The People's Bank of China (PBOC) announced Friday that it would reduce its benchmark one-year lending rate by 40 basis points, from 6 percent to 5.6 percent. In addition, the rate for deposits with China's central bank would be cut by 25 basis points. Both measures would be effective on Nov. 22, the bank added.

The rate cut is the first engineered by PBOC in more than two years. The policy announcement also would give more freedom to commercial banks in setting lending rates for borrowers.

The PBOC's moves come amid weakening growth in the world's second largest economy, which saw the expansion rate of economic output (GDP) fall to 7.3 percent in the third quarter this year. The decline raised fears in the Beijing government that it might not reach its 2014 growth target of 7.5 percent, which it has said is needed to keep China's jobs market stable.

Markets surprised

Moreover, the slow pace of expansion in China's economy was manifested by a key economic indicator on Thursday. China's purchasing managers index (PMI) for the country's pivotal manufacturing industry dropped to 50 points - the dividing line between economic expansion and contraction.

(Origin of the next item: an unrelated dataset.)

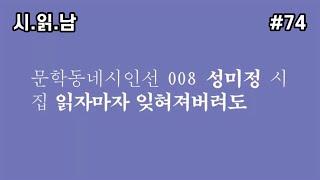 시.읽.남

#74

문학동네시인선 008 성미정 시집 읽자마자 잊혀져버려도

Nevertheless, the PBOC's move was "a surprise" to analysts, said Andrea Tueni, a trader with Saxo Bank in Paris. "They've been reluctant to use rates to boost the economy because of fears of fuelling a credit bubble, so this shows that they are increasingly concerned about the economic outlook," he told the news agency Reuters.

And Alexandre Baradez, chief market analyst for IG, told the same news agency that China was now following the examples of the European Central Bank (ECB) and the US Fed, which were "driving markets."

European stocks extended an early rally on Friday, led by mining shares, which were boosted by the promise of higher commodity prices following China's move.